DIRECTIONS: Go to the line that contains "What is the measurable" and extract it along with every line after it, exactly, through the end of the data below.

EXCERPTED DATA:
________________
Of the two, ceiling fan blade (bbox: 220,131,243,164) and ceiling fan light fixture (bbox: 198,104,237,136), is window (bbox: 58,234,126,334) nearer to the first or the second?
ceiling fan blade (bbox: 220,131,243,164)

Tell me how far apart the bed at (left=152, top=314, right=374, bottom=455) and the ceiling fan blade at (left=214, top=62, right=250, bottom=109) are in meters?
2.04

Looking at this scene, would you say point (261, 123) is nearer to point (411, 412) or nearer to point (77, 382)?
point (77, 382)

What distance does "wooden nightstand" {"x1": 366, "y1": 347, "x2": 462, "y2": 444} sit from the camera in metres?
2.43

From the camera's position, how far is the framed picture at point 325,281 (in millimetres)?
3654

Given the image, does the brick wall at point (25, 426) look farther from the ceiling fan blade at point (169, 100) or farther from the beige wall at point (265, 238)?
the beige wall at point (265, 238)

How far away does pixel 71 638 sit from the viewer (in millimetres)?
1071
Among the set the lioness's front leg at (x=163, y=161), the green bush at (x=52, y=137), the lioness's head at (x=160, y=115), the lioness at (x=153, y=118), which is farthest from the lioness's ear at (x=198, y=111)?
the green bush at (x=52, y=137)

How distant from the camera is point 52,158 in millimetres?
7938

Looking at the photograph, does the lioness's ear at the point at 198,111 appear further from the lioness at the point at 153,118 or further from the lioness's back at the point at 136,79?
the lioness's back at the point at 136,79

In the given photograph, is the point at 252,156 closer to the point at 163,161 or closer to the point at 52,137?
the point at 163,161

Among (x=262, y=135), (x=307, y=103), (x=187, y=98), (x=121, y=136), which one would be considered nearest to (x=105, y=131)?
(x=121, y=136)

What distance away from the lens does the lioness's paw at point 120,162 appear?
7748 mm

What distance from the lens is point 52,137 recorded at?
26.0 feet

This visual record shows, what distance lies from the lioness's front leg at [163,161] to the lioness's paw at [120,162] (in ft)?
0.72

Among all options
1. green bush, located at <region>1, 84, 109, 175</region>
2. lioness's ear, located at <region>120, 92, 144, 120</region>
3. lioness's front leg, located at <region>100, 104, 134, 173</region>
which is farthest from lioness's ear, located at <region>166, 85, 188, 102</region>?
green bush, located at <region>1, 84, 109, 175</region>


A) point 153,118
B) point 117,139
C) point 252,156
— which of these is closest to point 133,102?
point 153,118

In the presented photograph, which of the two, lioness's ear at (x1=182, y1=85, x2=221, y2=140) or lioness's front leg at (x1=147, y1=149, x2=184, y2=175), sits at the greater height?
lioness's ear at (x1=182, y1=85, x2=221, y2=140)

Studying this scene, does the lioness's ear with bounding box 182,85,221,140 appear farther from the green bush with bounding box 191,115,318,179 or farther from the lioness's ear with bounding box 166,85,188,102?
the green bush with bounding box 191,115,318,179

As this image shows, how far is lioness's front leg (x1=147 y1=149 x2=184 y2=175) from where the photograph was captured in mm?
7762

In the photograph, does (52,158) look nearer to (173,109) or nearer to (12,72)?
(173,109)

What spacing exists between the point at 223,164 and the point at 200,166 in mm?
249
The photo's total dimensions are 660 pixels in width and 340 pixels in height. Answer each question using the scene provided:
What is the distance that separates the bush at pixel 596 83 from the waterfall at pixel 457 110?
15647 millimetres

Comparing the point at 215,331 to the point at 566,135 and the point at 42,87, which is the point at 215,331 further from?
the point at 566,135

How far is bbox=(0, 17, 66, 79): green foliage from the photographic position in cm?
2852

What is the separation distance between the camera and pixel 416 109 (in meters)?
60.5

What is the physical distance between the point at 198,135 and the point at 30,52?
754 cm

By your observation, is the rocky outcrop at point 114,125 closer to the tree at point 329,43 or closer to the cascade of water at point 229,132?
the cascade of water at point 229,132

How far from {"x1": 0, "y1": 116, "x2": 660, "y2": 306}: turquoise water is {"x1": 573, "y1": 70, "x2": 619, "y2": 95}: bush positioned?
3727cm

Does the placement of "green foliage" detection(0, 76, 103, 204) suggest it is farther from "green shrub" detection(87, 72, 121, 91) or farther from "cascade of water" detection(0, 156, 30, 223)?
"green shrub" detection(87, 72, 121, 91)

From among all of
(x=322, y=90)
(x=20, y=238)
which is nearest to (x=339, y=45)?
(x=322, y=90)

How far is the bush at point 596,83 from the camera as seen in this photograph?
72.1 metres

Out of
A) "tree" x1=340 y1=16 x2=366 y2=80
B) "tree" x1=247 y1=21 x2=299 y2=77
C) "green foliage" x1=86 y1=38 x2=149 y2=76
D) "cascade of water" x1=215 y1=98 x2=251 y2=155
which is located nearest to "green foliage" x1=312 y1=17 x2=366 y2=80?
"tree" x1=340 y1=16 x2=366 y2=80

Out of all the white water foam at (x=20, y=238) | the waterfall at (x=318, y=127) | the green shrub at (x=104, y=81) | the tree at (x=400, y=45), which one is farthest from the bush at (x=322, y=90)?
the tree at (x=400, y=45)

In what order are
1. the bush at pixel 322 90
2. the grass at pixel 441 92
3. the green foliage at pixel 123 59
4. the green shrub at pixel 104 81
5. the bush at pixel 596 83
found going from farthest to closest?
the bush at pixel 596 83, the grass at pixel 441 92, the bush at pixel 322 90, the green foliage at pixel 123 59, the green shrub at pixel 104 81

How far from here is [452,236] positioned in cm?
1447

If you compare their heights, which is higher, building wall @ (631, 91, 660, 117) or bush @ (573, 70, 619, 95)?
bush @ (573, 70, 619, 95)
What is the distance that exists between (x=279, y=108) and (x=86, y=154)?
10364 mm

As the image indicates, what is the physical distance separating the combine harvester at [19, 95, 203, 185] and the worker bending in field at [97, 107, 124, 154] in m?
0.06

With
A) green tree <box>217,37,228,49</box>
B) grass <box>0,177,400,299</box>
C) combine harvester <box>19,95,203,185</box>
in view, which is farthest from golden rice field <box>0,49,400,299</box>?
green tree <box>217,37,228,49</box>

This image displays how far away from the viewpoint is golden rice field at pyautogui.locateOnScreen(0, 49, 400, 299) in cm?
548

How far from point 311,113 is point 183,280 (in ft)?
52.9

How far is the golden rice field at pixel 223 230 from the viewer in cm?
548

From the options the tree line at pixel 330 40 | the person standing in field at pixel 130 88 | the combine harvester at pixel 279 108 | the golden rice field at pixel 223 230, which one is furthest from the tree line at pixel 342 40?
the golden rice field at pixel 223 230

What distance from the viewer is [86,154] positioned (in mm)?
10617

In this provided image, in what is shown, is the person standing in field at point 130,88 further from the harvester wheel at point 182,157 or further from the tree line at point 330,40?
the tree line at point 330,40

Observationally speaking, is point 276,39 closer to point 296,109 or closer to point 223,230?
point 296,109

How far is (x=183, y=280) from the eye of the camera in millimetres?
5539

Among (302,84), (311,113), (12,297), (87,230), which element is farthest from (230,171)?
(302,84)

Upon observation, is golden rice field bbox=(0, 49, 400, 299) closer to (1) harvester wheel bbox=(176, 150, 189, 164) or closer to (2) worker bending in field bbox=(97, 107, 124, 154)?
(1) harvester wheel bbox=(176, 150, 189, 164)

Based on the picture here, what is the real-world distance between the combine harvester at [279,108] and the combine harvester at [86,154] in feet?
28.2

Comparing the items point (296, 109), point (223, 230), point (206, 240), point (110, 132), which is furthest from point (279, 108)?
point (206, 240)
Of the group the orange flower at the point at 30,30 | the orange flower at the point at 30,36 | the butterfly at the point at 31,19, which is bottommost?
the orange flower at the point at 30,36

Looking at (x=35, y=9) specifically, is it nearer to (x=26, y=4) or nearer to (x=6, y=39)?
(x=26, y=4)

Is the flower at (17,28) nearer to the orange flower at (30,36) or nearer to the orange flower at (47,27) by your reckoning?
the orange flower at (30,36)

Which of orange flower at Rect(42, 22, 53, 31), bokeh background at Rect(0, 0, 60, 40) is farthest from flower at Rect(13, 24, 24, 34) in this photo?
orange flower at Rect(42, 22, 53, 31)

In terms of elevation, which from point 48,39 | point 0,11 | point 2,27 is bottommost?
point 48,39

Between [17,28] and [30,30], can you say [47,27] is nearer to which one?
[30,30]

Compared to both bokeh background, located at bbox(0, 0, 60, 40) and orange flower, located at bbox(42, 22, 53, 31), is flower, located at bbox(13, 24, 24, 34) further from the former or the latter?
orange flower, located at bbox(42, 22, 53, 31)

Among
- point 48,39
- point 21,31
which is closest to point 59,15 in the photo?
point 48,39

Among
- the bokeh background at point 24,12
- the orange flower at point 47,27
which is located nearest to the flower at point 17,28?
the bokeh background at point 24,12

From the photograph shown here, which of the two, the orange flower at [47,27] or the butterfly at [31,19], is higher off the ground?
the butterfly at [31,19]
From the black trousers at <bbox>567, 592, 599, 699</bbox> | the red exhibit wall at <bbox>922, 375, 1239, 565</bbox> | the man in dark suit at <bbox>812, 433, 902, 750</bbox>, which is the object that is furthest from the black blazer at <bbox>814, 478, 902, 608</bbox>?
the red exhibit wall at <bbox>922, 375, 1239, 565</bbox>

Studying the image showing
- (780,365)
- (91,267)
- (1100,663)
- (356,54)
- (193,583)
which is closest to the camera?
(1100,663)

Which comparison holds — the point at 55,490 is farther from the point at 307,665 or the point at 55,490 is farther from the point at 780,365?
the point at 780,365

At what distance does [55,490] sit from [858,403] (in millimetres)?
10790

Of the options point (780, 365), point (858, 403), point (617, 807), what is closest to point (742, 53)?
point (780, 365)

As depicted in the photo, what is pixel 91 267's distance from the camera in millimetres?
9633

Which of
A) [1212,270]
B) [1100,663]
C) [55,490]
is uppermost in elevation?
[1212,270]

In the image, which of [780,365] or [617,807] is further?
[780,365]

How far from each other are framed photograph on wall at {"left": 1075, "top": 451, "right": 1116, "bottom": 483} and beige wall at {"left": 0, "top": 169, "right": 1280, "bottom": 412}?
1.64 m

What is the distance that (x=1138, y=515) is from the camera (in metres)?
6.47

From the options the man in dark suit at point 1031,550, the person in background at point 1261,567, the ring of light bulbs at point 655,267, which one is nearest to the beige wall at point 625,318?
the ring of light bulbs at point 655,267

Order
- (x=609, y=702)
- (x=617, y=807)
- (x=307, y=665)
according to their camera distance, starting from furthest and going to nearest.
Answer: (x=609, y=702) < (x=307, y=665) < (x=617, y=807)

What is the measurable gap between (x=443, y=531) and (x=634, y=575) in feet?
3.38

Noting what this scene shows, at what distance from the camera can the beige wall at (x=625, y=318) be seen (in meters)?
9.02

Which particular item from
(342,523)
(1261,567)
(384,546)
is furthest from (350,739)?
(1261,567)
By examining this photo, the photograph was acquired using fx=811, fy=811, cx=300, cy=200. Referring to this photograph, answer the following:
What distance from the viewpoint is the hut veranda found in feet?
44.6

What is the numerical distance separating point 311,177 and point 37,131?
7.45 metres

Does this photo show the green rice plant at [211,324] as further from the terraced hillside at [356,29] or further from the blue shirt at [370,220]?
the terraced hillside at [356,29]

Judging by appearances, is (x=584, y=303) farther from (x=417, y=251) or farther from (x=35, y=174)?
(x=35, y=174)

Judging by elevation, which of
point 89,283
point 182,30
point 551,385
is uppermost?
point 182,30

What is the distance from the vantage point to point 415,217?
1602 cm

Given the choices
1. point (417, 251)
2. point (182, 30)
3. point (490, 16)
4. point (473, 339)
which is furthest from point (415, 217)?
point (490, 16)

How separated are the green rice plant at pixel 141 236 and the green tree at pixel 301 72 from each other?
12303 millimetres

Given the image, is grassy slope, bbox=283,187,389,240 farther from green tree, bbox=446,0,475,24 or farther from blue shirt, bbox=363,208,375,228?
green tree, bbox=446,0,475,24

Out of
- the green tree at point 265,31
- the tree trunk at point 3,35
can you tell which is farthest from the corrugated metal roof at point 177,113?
________________
WORKED SOLUTION:
What is the measurable gap between (x=443, y=531) and (x=634, y=575) in feet?
3.38

Noting what this scene shows, at what distance from the camera can the beige wall at (x=625, y=318) be seen (in meters)?
9.02

Which particular item from
(342,523)
(1261,567)
(384,546)
is furthest from (350,739)?
(1261,567)
By examining this photo, the photograph was acquired using fx=811, fy=811, cx=300, cy=200. Referring to this photograph, answer the following:
What distance from the viewpoint is the hut veranda found in feet?
44.6

What is the numerical distance separating point 311,177 and point 37,131?
7.45 metres

Does this photo show the green rice plant at [211,324] as further from the terraced hillside at [356,29] or further from the blue shirt at [370,220]?
the terraced hillside at [356,29]

Judging by appearances, is (x=584, y=303) farther from (x=417, y=251) or farther from (x=35, y=174)?
(x=35, y=174)

Judging by elevation, which of
point 89,283
point 182,30
point 551,385
is uppermost?
point 182,30

What is the distance from the vantage point to point 415,217?
1602 cm

Given the choices
1. point (417, 251)
2. point (182, 30)
3. point (490, 16)
4. point (473, 339)
which is furthest from point (415, 217)?
point (490, 16)

How separated are the green rice plant at pixel 141 236 and the green tree at pixel 301 72 from each other?
12303 millimetres

Given the image, is grassy slope, bbox=283,187,389,240 farther from green tree, bbox=446,0,475,24 or farther from blue shirt, bbox=363,208,375,228?
green tree, bbox=446,0,475,24

Out of
- the green tree at point 265,31
- the tree trunk at point 3,35
can you tell which is farthest from the corrugated metal roof at point 177,113?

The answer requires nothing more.